QUAIS SÃO AS CHANCES PARA UM ACORDO?

Trump vem dizendo, desde a semana passada, que recebeu respostas positivas sobre a proposta, tanto de Israel quanto de países árabes. O presidente americano chegou a afirmar que “todos querem um acordo” e que ele não diz respeito apenas à Faixa de Gaza e Israel, mas a todo o Oriente Médio e ao mundo inteiro. O ministro de Relações Exteriores de Israel, Gideon Sa’ar, também já disse que Israel tem interesse em encerrar o conflito.
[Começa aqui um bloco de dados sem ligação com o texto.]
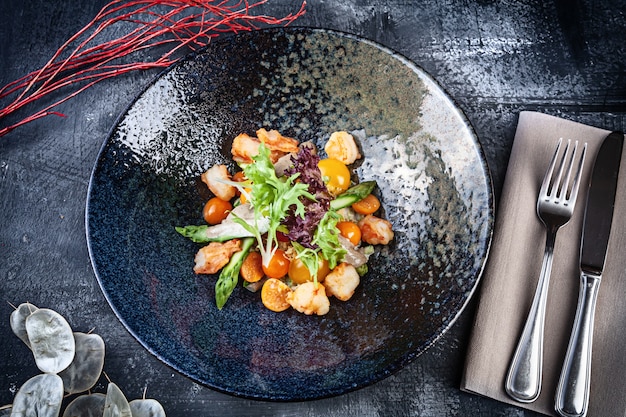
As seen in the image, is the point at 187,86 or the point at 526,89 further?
the point at 526,89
Membros do partido ultraortodoxo já se alinharam ao mesmo pensamento, assim como Netanyahu.

No entanto, alguns partidos que formam a coalizão que mantém o premiê no cargo pensam diferente: exigem a anexação do território de Gaza a Israel, além de algumas partes da Cisjordânia, e que a guerra não pode terminar de acordo com os termos apresentados pela comunidade internacional.

Donald Trump quer dar um fim a essa guerra e não permitir que Netanyahu o desobedeça. E foi justamente isso que aconteceu durante o encontro entre os dois líderes em Washington. Ao mesmo tempo, os países árabes que aceitaram os termos do acordo prometem pressionar o Hamas a aceitar a proposta, inclusive ameaçando expulsar os líderes do grupo que estão no Catar.

Dada as operações militares de Israel nos últimos dias, é certo que os líderes do Hamas concluirão que é chegada a hora de encerrar a guerra, que começou após o massacre de 7 de outubro de 2023.

Acontece que não só em Israel, na Cisjordânia ou na Faixa de Gaza, todos já viram esse filme antes, e as chances de um colapso total dos acordos são enormes, podendo acontecer no último minuto de negociação. Enquanto todas as cláusulas não forem aceitas pelos dois lados, o fracasso da proposta de Donald Trump é quase certo.